İbrahim peygamberin Güneş’e bakıp bu "İlah" olmalı demesi sonra Güneş batınca "Batanı istemem!" demesi gibidir ilah inancı! Yani ilahlar kalkacak, Allah inancı kalacak. Bu doğal işleyiş, nereden bakıyor insanlar sizce! Orta Çağ’dan öğrendikleri saçmalıklarla yol almaya çalışan, debelenenler var.
Din, bir süreç ve o süreç yaşanmadan geçilmez. Yani bu inancı insana veren ataların süreci, süreç yaşanacak! Bu süreci yaşamayanlar, sonradan radikalleşiyor. Zamanında yaşanmalı demek. Muhyiddin ibn-i Arabi’nin dediği gibi "Arif için din yoktur" Arif, din sürecini tamamlamış kişidir. Bu süreci yaşamayanlar, bir şekilde geri dönüp yaşamak zorunda. Bu nedenle eskiden dine karşı olanlar sonradan dine yönelir. Mecburen, çünkü erteledi süreci.
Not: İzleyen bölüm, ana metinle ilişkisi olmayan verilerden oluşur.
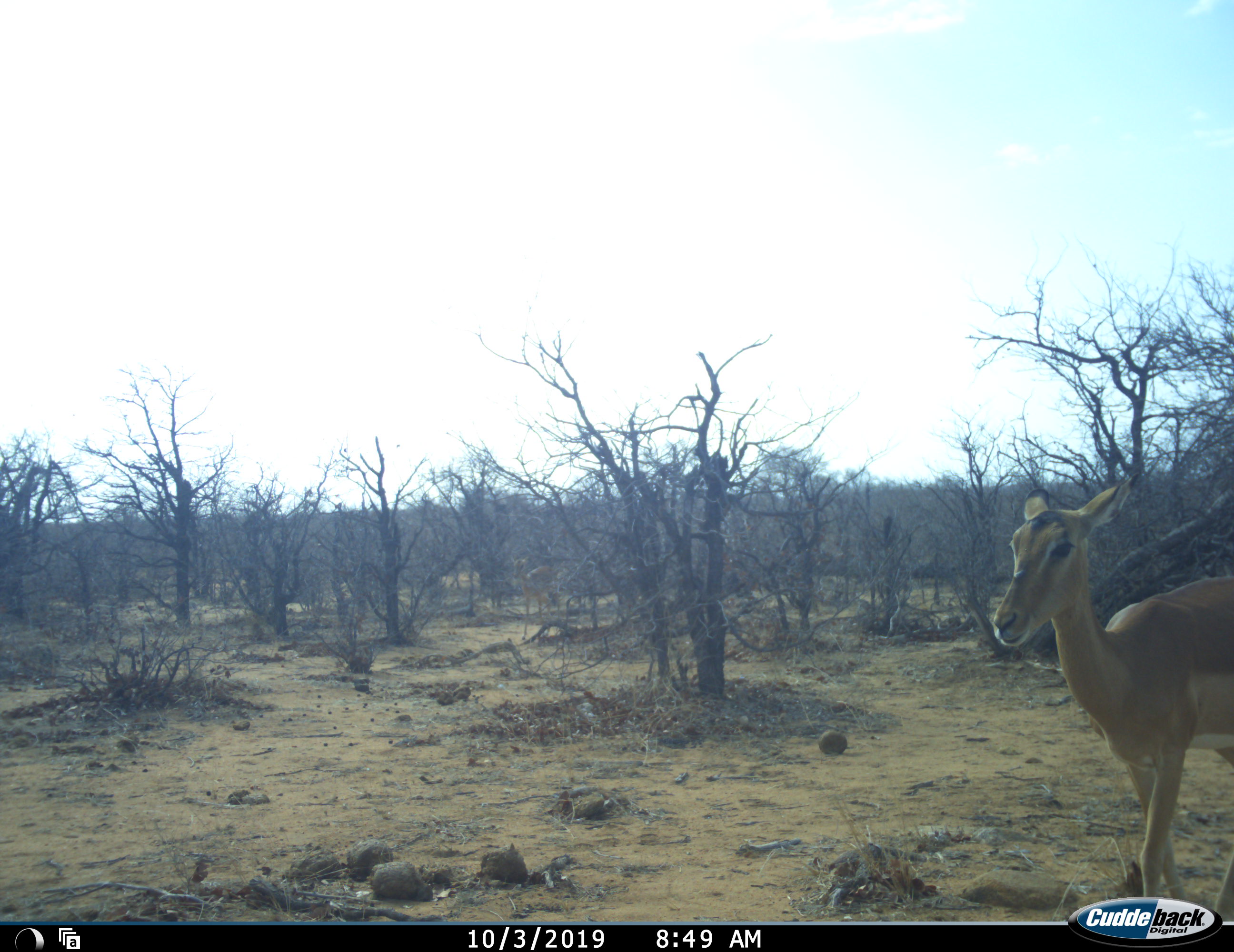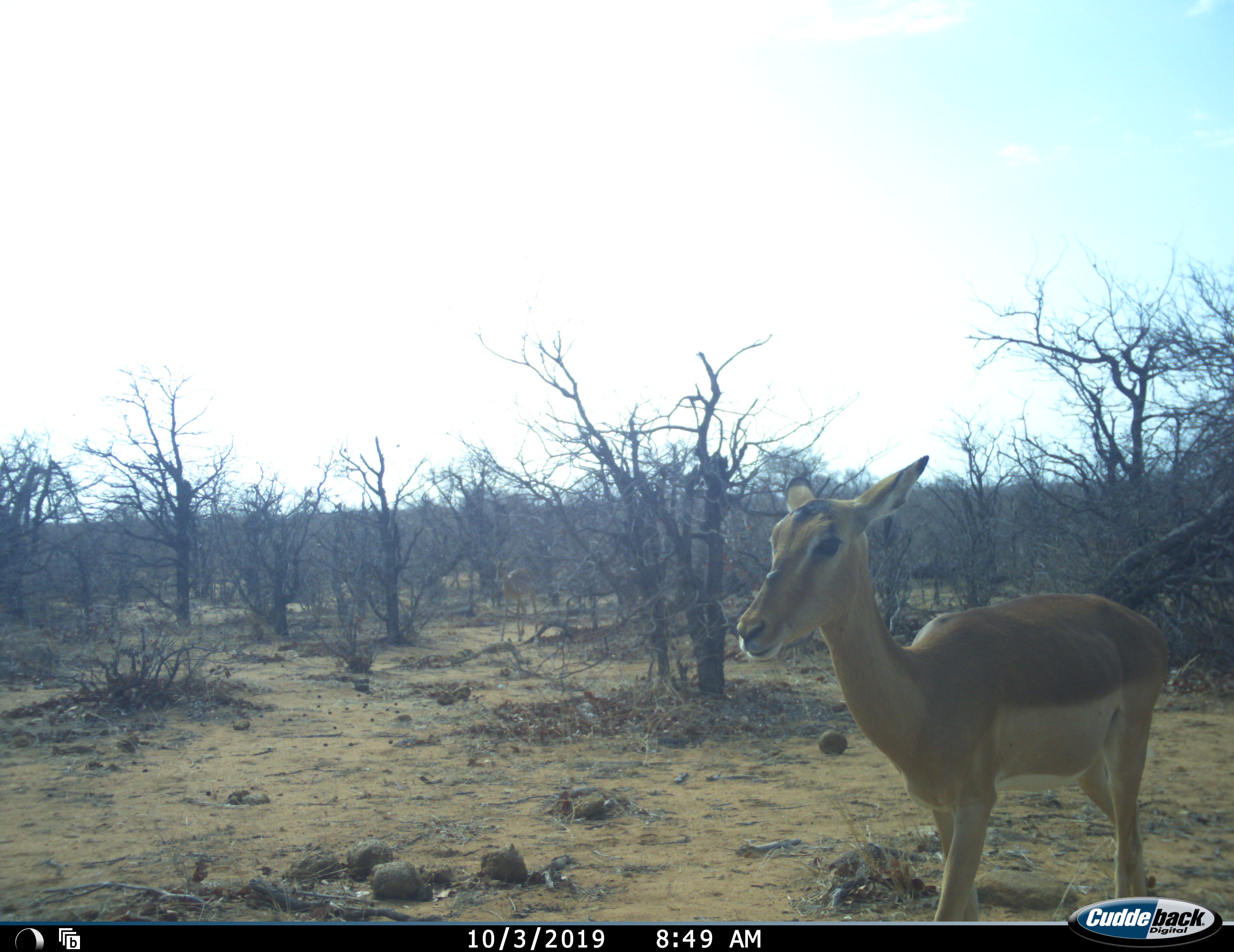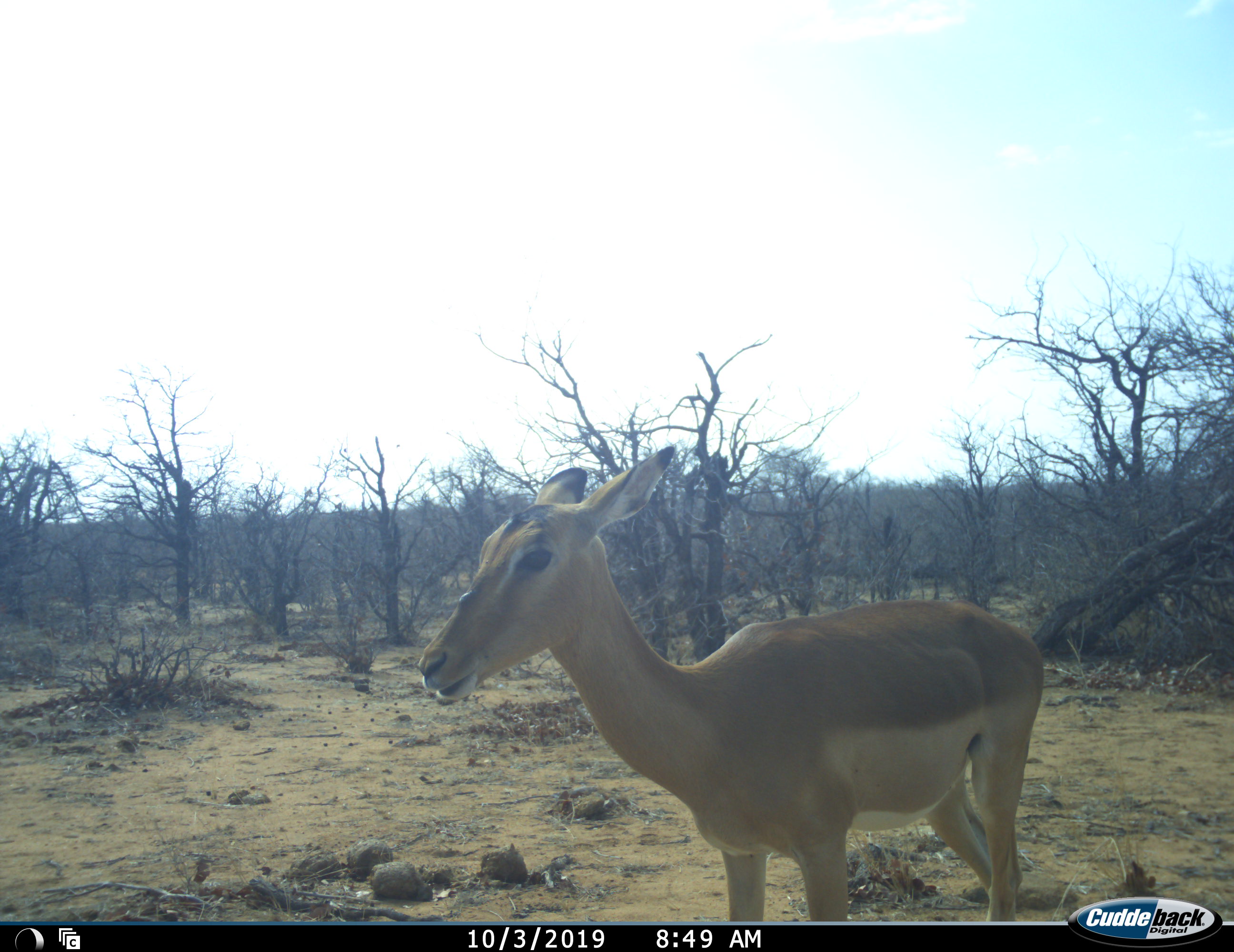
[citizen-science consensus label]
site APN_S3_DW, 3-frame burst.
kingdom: Animalia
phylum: Chordata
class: Mammalia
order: Artiodactyla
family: Bovidae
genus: Aepyceros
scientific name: Aepyceros melampus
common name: impala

Zaten sorunun kaynağında da çoğunlukla bu süreci eksik bırakan ve doğal olarak da sonradan dine dönenler vardır! Kendi ihmallerini kapamak için radikalleşirler!
Bakın ben diyorum ki Allah haricinde tüm aracılar, insan ürünü, kaynağı da zaten insan! Anlatabiliyor muyum? Yani aracıların naklettiği bilgiler insan kaynaklı; başa gidin bir insandan nakledilir! Allah inancı ise zaten inançtır, o dahi insanın içsel araştırmasının ürünüdür İbrahim örneği! İnançta iken ilah olan anlayış bilince dönünce, “Allah algısı” olarak gerçekleşir!
Bir saniyeliğine Allah’tan başka hiçbir aracı olmaksızın O’nu düşünün! Kendini bile araya koyma, sen de “O” olsun; öyle düşün bak bakalım nasıl? Yani ulu kişi yok, ezberletilen inanç sistemi yok sadece Allah var! Bunu bir düşünelim mi? Değmez mi?
Siyasal ve ideolojik yandaşlar bu militan tutumlarını bir yana koyup Allah’a gelebilseler onlar da anlayacak!
Kutsal kabullerden yağ çıkarmak şöyle oluyor; eleman diyor "Allah var!" he var! Sonra, "Bak Allah ne güzel yaratmış evreni, bu güzellik sahipsiz olmaz!" he ağa olmaz! Sonra mesajını patlatıyor, "Bizim tarikat şöyle güzel, bizim gruba üye olsan!" Ne diyon ağa, açık konuş. "Allah Allah" derken kıvırdın!
Bakın son dönemde çoğunlukla yazılar, sözler, eski zaman ve günümüz ulularının sözleri, hadisler, ayetler, resimler, videolarda subliminal mesaj var! Bunu kurgularken kendi mesajlarını da içeriğe yerleştiriyorlar en masumunu söyleyim diyelim hadis ve ayet veya ulu kişi sözü ile dinsel bir duygusallıkla subliminal mesaj verecekler; oraya dikkat edin ya siyasi, ideolojik ya da kendi tarikat ve ulularının övgüsü arka planda yatar. Yani Ayetle çaktırmadan kendi siyasetini, ideolojisini ya da dinsel grup başkanını över. Yani "İnanıyorsan, bizim şeyhe de ya da ideolojiye de taraf olacaksın ağa!" mesajı vardır!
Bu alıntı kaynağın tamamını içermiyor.